Savills reports that major housebuilders have cut back on land buying in an effort to ride out the weaker sales market, with some pausing activity altogether.

“With the average stated landbank across the major housebuilders of 5.1 years in 2022, the major housebuilders are able to pause activity to monitor future sales over the next few months and reassess land buying decisions. The future performance of sales rates in Q1 2023 will likely determine future land buying strategy for the major housebuilders, anecdotally new home sales have seen significant improvements from Q4 2022, however these are being supported with incentives ” comments Ben Brough, Savills head of Scotland development.

“However, strategic land remains a key priority for many players in the land market as it is less exposed to cyclical market conditions. Over the last quarter, there has been an increase in appetite for longer term land opportunities requiring less upfront expenditure.”

A net balance of 83% of Savills UK development agents reported increased interest in strategic land in Q4 2022, significantly higher than the previous quarter at 33%.

UK build cost inflation is beginning to soften and stabilise as a result of slowing construction output.
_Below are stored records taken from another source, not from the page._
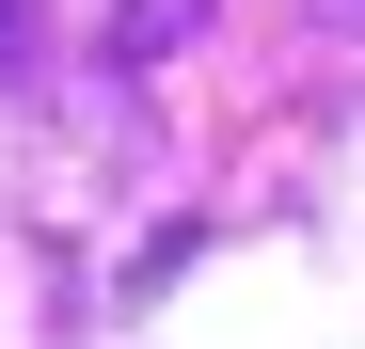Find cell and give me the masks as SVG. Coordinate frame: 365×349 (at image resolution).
<instances>
[{"instance_id": "obj_2", "label": "cell", "mask_w": 365, "mask_h": 349, "mask_svg": "<svg viewBox=\"0 0 365 349\" xmlns=\"http://www.w3.org/2000/svg\"><path fill=\"white\" fill-rule=\"evenodd\" d=\"M0 80H32V0H0Z\"/></svg>"}, {"instance_id": "obj_1", "label": "cell", "mask_w": 365, "mask_h": 349, "mask_svg": "<svg viewBox=\"0 0 365 349\" xmlns=\"http://www.w3.org/2000/svg\"><path fill=\"white\" fill-rule=\"evenodd\" d=\"M191 16H207V0H128V16H111V64H175Z\"/></svg>"}]
</instances>
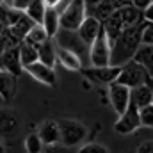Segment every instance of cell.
Here are the masks:
<instances>
[{
  "mask_svg": "<svg viewBox=\"0 0 153 153\" xmlns=\"http://www.w3.org/2000/svg\"><path fill=\"white\" fill-rule=\"evenodd\" d=\"M141 46H143V23L125 29L119 34V38L112 41L111 64L112 66H125L126 62L134 61V57Z\"/></svg>",
  "mask_w": 153,
  "mask_h": 153,
  "instance_id": "6da1fadb",
  "label": "cell"
},
{
  "mask_svg": "<svg viewBox=\"0 0 153 153\" xmlns=\"http://www.w3.org/2000/svg\"><path fill=\"white\" fill-rule=\"evenodd\" d=\"M59 130H61V144L66 148L80 146L85 137H87V128L84 123L71 119V117H61L59 121Z\"/></svg>",
  "mask_w": 153,
  "mask_h": 153,
  "instance_id": "7a4b0ae2",
  "label": "cell"
},
{
  "mask_svg": "<svg viewBox=\"0 0 153 153\" xmlns=\"http://www.w3.org/2000/svg\"><path fill=\"white\" fill-rule=\"evenodd\" d=\"M87 18V5L84 0H71L61 13V29L76 32Z\"/></svg>",
  "mask_w": 153,
  "mask_h": 153,
  "instance_id": "3957f363",
  "label": "cell"
},
{
  "mask_svg": "<svg viewBox=\"0 0 153 153\" xmlns=\"http://www.w3.org/2000/svg\"><path fill=\"white\" fill-rule=\"evenodd\" d=\"M150 80H152V76L148 75V71L141 64H137L135 61H130V62H126L121 68V73H119L116 82L117 84H123V85H126L130 89H135L139 85L148 84Z\"/></svg>",
  "mask_w": 153,
  "mask_h": 153,
  "instance_id": "277c9868",
  "label": "cell"
},
{
  "mask_svg": "<svg viewBox=\"0 0 153 153\" xmlns=\"http://www.w3.org/2000/svg\"><path fill=\"white\" fill-rule=\"evenodd\" d=\"M111 55H112V43L103 29L100 36L94 39V43L89 46L91 66H111Z\"/></svg>",
  "mask_w": 153,
  "mask_h": 153,
  "instance_id": "5b68a950",
  "label": "cell"
},
{
  "mask_svg": "<svg viewBox=\"0 0 153 153\" xmlns=\"http://www.w3.org/2000/svg\"><path fill=\"white\" fill-rule=\"evenodd\" d=\"M123 66H91V68H82V75L87 80L102 85H111L117 80Z\"/></svg>",
  "mask_w": 153,
  "mask_h": 153,
  "instance_id": "8992f818",
  "label": "cell"
},
{
  "mask_svg": "<svg viewBox=\"0 0 153 153\" xmlns=\"http://www.w3.org/2000/svg\"><path fill=\"white\" fill-rule=\"evenodd\" d=\"M143 123H141V112H139V107L132 102L130 107L126 109L125 114H121L117 117V121L114 123V132L119 135H128V134H134L137 128H141Z\"/></svg>",
  "mask_w": 153,
  "mask_h": 153,
  "instance_id": "52a82bcc",
  "label": "cell"
},
{
  "mask_svg": "<svg viewBox=\"0 0 153 153\" xmlns=\"http://www.w3.org/2000/svg\"><path fill=\"white\" fill-rule=\"evenodd\" d=\"M109 100H111V105L116 111V114L121 116L126 112V109L130 107L132 103V89L123 85V84H111L109 85Z\"/></svg>",
  "mask_w": 153,
  "mask_h": 153,
  "instance_id": "ba28073f",
  "label": "cell"
},
{
  "mask_svg": "<svg viewBox=\"0 0 153 153\" xmlns=\"http://www.w3.org/2000/svg\"><path fill=\"white\" fill-rule=\"evenodd\" d=\"M0 61H2V70H4V71H9L11 75L18 76V75H22V71H25L23 62H22L20 46L9 48V50H4Z\"/></svg>",
  "mask_w": 153,
  "mask_h": 153,
  "instance_id": "9c48e42d",
  "label": "cell"
},
{
  "mask_svg": "<svg viewBox=\"0 0 153 153\" xmlns=\"http://www.w3.org/2000/svg\"><path fill=\"white\" fill-rule=\"evenodd\" d=\"M25 71L32 76L34 80H38V82L45 84V85L53 87V85L57 84V75H55L53 68H50V66L43 64L41 61L32 62V64H29V66H25Z\"/></svg>",
  "mask_w": 153,
  "mask_h": 153,
  "instance_id": "30bf717a",
  "label": "cell"
},
{
  "mask_svg": "<svg viewBox=\"0 0 153 153\" xmlns=\"http://www.w3.org/2000/svg\"><path fill=\"white\" fill-rule=\"evenodd\" d=\"M103 30V23L96 18V16H87L85 18V22L80 25V29L76 30V34H78V38L82 39V43H85V45H93L94 43V39L100 36V32Z\"/></svg>",
  "mask_w": 153,
  "mask_h": 153,
  "instance_id": "8fae6325",
  "label": "cell"
},
{
  "mask_svg": "<svg viewBox=\"0 0 153 153\" xmlns=\"http://www.w3.org/2000/svg\"><path fill=\"white\" fill-rule=\"evenodd\" d=\"M57 62H61L62 68H66L70 71H82V59L78 57L76 52L66 48V46L57 45Z\"/></svg>",
  "mask_w": 153,
  "mask_h": 153,
  "instance_id": "7c38bea8",
  "label": "cell"
},
{
  "mask_svg": "<svg viewBox=\"0 0 153 153\" xmlns=\"http://www.w3.org/2000/svg\"><path fill=\"white\" fill-rule=\"evenodd\" d=\"M38 134L41 135L45 146H55L57 143H61V130H59V123L57 121H45L41 126H39Z\"/></svg>",
  "mask_w": 153,
  "mask_h": 153,
  "instance_id": "4fadbf2b",
  "label": "cell"
},
{
  "mask_svg": "<svg viewBox=\"0 0 153 153\" xmlns=\"http://www.w3.org/2000/svg\"><path fill=\"white\" fill-rule=\"evenodd\" d=\"M117 14L119 18L123 20L125 27H135V25H141L146 22V14L144 11L137 9L135 5H128V7H123V9H117Z\"/></svg>",
  "mask_w": 153,
  "mask_h": 153,
  "instance_id": "5bb4252c",
  "label": "cell"
},
{
  "mask_svg": "<svg viewBox=\"0 0 153 153\" xmlns=\"http://www.w3.org/2000/svg\"><path fill=\"white\" fill-rule=\"evenodd\" d=\"M34 25H36V22H34L27 13H23V14H22V18H20L13 27H9V30L13 32V36L18 39V41H22V43H23V41L27 39V36H29V32L34 29Z\"/></svg>",
  "mask_w": 153,
  "mask_h": 153,
  "instance_id": "9a60e30c",
  "label": "cell"
},
{
  "mask_svg": "<svg viewBox=\"0 0 153 153\" xmlns=\"http://www.w3.org/2000/svg\"><path fill=\"white\" fill-rule=\"evenodd\" d=\"M132 102L139 107V109H144L148 105L153 103V87L144 84V85H139L135 89H132Z\"/></svg>",
  "mask_w": 153,
  "mask_h": 153,
  "instance_id": "2e32d148",
  "label": "cell"
},
{
  "mask_svg": "<svg viewBox=\"0 0 153 153\" xmlns=\"http://www.w3.org/2000/svg\"><path fill=\"white\" fill-rule=\"evenodd\" d=\"M18 116L14 114L11 109H2V119H0V130H2V135L7 137V135H13L16 130H18Z\"/></svg>",
  "mask_w": 153,
  "mask_h": 153,
  "instance_id": "e0dca14e",
  "label": "cell"
},
{
  "mask_svg": "<svg viewBox=\"0 0 153 153\" xmlns=\"http://www.w3.org/2000/svg\"><path fill=\"white\" fill-rule=\"evenodd\" d=\"M134 61L137 64H141L148 71V75L153 78V45H143L139 48V52L135 53Z\"/></svg>",
  "mask_w": 153,
  "mask_h": 153,
  "instance_id": "ac0fdd59",
  "label": "cell"
},
{
  "mask_svg": "<svg viewBox=\"0 0 153 153\" xmlns=\"http://www.w3.org/2000/svg\"><path fill=\"white\" fill-rule=\"evenodd\" d=\"M38 52H39V61L43 64L53 68V64L57 61V45L53 43V39H48L46 43L38 46Z\"/></svg>",
  "mask_w": 153,
  "mask_h": 153,
  "instance_id": "d6986e66",
  "label": "cell"
},
{
  "mask_svg": "<svg viewBox=\"0 0 153 153\" xmlns=\"http://www.w3.org/2000/svg\"><path fill=\"white\" fill-rule=\"evenodd\" d=\"M43 27L46 29L48 36L52 39L57 36V32H59V29H61V14L57 13V9H53V7H48V9H46L45 20H43Z\"/></svg>",
  "mask_w": 153,
  "mask_h": 153,
  "instance_id": "ffe728a7",
  "label": "cell"
},
{
  "mask_svg": "<svg viewBox=\"0 0 153 153\" xmlns=\"http://www.w3.org/2000/svg\"><path fill=\"white\" fill-rule=\"evenodd\" d=\"M0 82H2V102L7 103L13 98V94H14V75H11L9 71L2 70Z\"/></svg>",
  "mask_w": 153,
  "mask_h": 153,
  "instance_id": "44dd1931",
  "label": "cell"
},
{
  "mask_svg": "<svg viewBox=\"0 0 153 153\" xmlns=\"http://www.w3.org/2000/svg\"><path fill=\"white\" fill-rule=\"evenodd\" d=\"M20 53H22V62H23V68L32 64V62H38L39 61V52H38V46L23 41L20 45Z\"/></svg>",
  "mask_w": 153,
  "mask_h": 153,
  "instance_id": "7402d4cb",
  "label": "cell"
},
{
  "mask_svg": "<svg viewBox=\"0 0 153 153\" xmlns=\"http://www.w3.org/2000/svg\"><path fill=\"white\" fill-rule=\"evenodd\" d=\"M116 11H117V9H116V5H114L112 0H102V2L94 7V14H93V16H96L102 23H105Z\"/></svg>",
  "mask_w": 153,
  "mask_h": 153,
  "instance_id": "603a6c76",
  "label": "cell"
},
{
  "mask_svg": "<svg viewBox=\"0 0 153 153\" xmlns=\"http://www.w3.org/2000/svg\"><path fill=\"white\" fill-rule=\"evenodd\" d=\"M48 39H52L48 36V32H46V29L43 27V23H36L34 25V29L29 32V36H27V43H30V45H34V46H41L43 43H46Z\"/></svg>",
  "mask_w": 153,
  "mask_h": 153,
  "instance_id": "cb8c5ba5",
  "label": "cell"
},
{
  "mask_svg": "<svg viewBox=\"0 0 153 153\" xmlns=\"http://www.w3.org/2000/svg\"><path fill=\"white\" fill-rule=\"evenodd\" d=\"M46 9H48V7L45 5V2H43V0H32L25 13H27V14H29L36 23H43L45 14H46Z\"/></svg>",
  "mask_w": 153,
  "mask_h": 153,
  "instance_id": "d4e9b609",
  "label": "cell"
},
{
  "mask_svg": "<svg viewBox=\"0 0 153 153\" xmlns=\"http://www.w3.org/2000/svg\"><path fill=\"white\" fill-rule=\"evenodd\" d=\"M43 146H45V143H43V139H41V135L38 132L29 134L25 137V150H27V153H43Z\"/></svg>",
  "mask_w": 153,
  "mask_h": 153,
  "instance_id": "484cf974",
  "label": "cell"
},
{
  "mask_svg": "<svg viewBox=\"0 0 153 153\" xmlns=\"http://www.w3.org/2000/svg\"><path fill=\"white\" fill-rule=\"evenodd\" d=\"M0 38H2V52L22 45V41H18V39L13 36V32L9 30V27H2V34H0Z\"/></svg>",
  "mask_w": 153,
  "mask_h": 153,
  "instance_id": "4316f807",
  "label": "cell"
},
{
  "mask_svg": "<svg viewBox=\"0 0 153 153\" xmlns=\"http://www.w3.org/2000/svg\"><path fill=\"white\" fill-rule=\"evenodd\" d=\"M76 153H109V150L100 143H85V144H80Z\"/></svg>",
  "mask_w": 153,
  "mask_h": 153,
  "instance_id": "83f0119b",
  "label": "cell"
},
{
  "mask_svg": "<svg viewBox=\"0 0 153 153\" xmlns=\"http://www.w3.org/2000/svg\"><path fill=\"white\" fill-rule=\"evenodd\" d=\"M143 45H153V22L146 20L143 23Z\"/></svg>",
  "mask_w": 153,
  "mask_h": 153,
  "instance_id": "f1b7e54d",
  "label": "cell"
},
{
  "mask_svg": "<svg viewBox=\"0 0 153 153\" xmlns=\"http://www.w3.org/2000/svg\"><path fill=\"white\" fill-rule=\"evenodd\" d=\"M139 112H141V123H143V126H153V103L152 105H148V107H144V109H139Z\"/></svg>",
  "mask_w": 153,
  "mask_h": 153,
  "instance_id": "f546056e",
  "label": "cell"
},
{
  "mask_svg": "<svg viewBox=\"0 0 153 153\" xmlns=\"http://www.w3.org/2000/svg\"><path fill=\"white\" fill-rule=\"evenodd\" d=\"M135 153H153V141H143L137 146Z\"/></svg>",
  "mask_w": 153,
  "mask_h": 153,
  "instance_id": "4dcf8cb0",
  "label": "cell"
},
{
  "mask_svg": "<svg viewBox=\"0 0 153 153\" xmlns=\"http://www.w3.org/2000/svg\"><path fill=\"white\" fill-rule=\"evenodd\" d=\"M32 0H11V5L14 9H20V11H27V7L30 5Z\"/></svg>",
  "mask_w": 153,
  "mask_h": 153,
  "instance_id": "1f68e13d",
  "label": "cell"
},
{
  "mask_svg": "<svg viewBox=\"0 0 153 153\" xmlns=\"http://www.w3.org/2000/svg\"><path fill=\"white\" fill-rule=\"evenodd\" d=\"M134 5H135L137 9H141V11L146 13V11L153 5V0H134Z\"/></svg>",
  "mask_w": 153,
  "mask_h": 153,
  "instance_id": "d6a6232c",
  "label": "cell"
},
{
  "mask_svg": "<svg viewBox=\"0 0 153 153\" xmlns=\"http://www.w3.org/2000/svg\"><path fill=\"white\" fill-rule=\"evenodd\" d=\"M116 5V9H123V7H128V5H134V0H112Z\"/></svg>",
  "mask_w": 153,
  "mask_h": 153,
  "instance_id": "836d02e7",
  "label": "cell"
},
{
  "mask_svg": "<svg viewBox=\"0 0 153 153\" xmlns=\"http://www.w3.org/2000/svg\"><path fill=\"white\" fill-rule=\"evenodd\" d=\"M43 2H45L46 7H53V9H57V5H59L62 0H43Z\"/></svg>",
  "mask_w": 153,
  "mask_h": 153,
  "instance_id": "e575fe53",
  "label": "cell"
},
{
  "mask_svg": "<svg viewBox=\"0 0 153 153\" xmlns=\"http://www.w3.org/2000/svg\"><path fill=\"white\" fill-rule=\"evenodd\" d=\"M84 2H85V5H87V7H93V9H94L102 0H84Z\"/></svg>",
  "mask_w": 153,
  "mask_h": 153,
  "instance_id": "d590c367",
  "label": "cell"
},
{
  "mask_svg": "<svg viewBox=\"0 0 153 153\" xmlns=\"http://www.w3.org/2000/svg\"><path fill=\"white\" fill-rule=\"evenodd\" d=\"M43 153H62L57 146H50V148H46V150H43Z\"/></svg>",
  "mask_w": 153,
  "mask_h": 153,
  "instance_id": "8d00e7d4",
  "label": "cell"
},
{
  "mask_svg": "<svg viewBox=\"0 0 153 153\" xmlns=\"http://www.w3.org/2000/svg\"><path fill=\"white\" fill-rule=\"evenodd\" d=\"M144 14H146V20H152V22H153V5L146 11V13H144Z\"/></svg>",
  "mask_w": 153,
  "mask_h": 153,
  "instance_id": "74e56055",
  "label": "cell"
},
{
  "mask_svg": "<svg viewBox=\"0 0 153 153\" xmlns=\"http://www.w3.org/2000/svg\"><path fill=\"white\" fill-rule=\"evenodd\" d=\"M148 85H152V87H153V78L150 80V82H148Z\"/></svg>",
  "mask_w": 153,
  "mask_h": 153,
  "instance_id": "f35d334b",
  "label": "cell"
}]
</instances>
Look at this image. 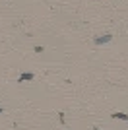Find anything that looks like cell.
Segmentation results:
<instances>
[{"instance_id": "6da1fadb", "label": "cell", "mask_w": 128, "mask_h": 130, "mask_svg": "<svg viewBox=\"0 0 128 130\" xmlns=\"http://www.w3.org/2000/svg\"><path fill=\"white\" fill-rule=\"evenodd\" d=\"M111 39H113L111 33H105V35H99V37H95V39H93V43H95V45H105V43H109Z\"/></svg>"}, {"instance_id": "7a4b0ae2", "label": "cell", "mask_w": 128, "mask_h": 130, "mask_svg": "<svg viewBox=\"0 0 128 130\" xmlns=\"http://www.w3.org/2000/svg\"><path fill=\"white\" fill-rule=\"evenodd\" d=\"M27 80H29V82L33 80V74H31V72H23V74L20 76V80H18V82L21 84V82H27Z\"/></svg>"}, {"instance_id": "3957f363", "label": "cell", "mask_w": 128, "mask_h": 130, "mask_svg": "<svg viewBox=\"0 0 128 130\" xmlns=\"http://www.w3.org/2000/svg\"><path fill=\"white\" fill-rule=\"evenodd\" d=\"M113 119H118V120H128V115H126V113H113Z\"/></svg>"}, {"instance_id": "277c9868", "label": "cell", "mask_w": 128, "mask_h": 130, "mask_svg": "<svg viewBox=\"0 0 128 130\" xmlns=\"http://www.w3.org/2000/svg\"><path fill=\"white\" fill-rule=\"evenodd\" d=\"M93 130H99V128H97V126H93Z\"/></svg>"}, {"instance_id": "5b68a950", "label": "cell", "mask_w": 128, "mask_h": 130, "mask_svg": "<svg viewBox=\"0 0 128 130\" xmlns=\"http://www.w3.org/2000/svg\"><path fill=\"white\" fill-rule=\"evenodd\" d=\"M0 113H2V107H0Z\"/></svg>"}]
</instances>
Material costs for new homes increased by 10.1% in the year to October, down from 21.9% over the equivalent period in 2021 according to Department for Business, Energy and Industrial Strategy.

Supply chain constraints including materials shortages have also reduced significantly as main development constraints at 30% in 2022 down from 60% in 2021, according to the latest annual FMB survey.

Looking ahead, Mr Brough added: “As a result of falling demand from some areas of the market, and predicted fewer transactions during the first half of 2023, Savills expects land values to soften from their recent highs, returning to pre-pandemic norms which account for realistic build costs, slower rate of sale and incentive packages.

“In the medium term, we expect demand for sites to increase as those that have paused land buying refill their pipelines. With changes to planning policy likely to reduce the number of sites gaining consent, we also expect the supply of consented sites to reduce. As a result, land values are likely to remain resilient in the medium term.”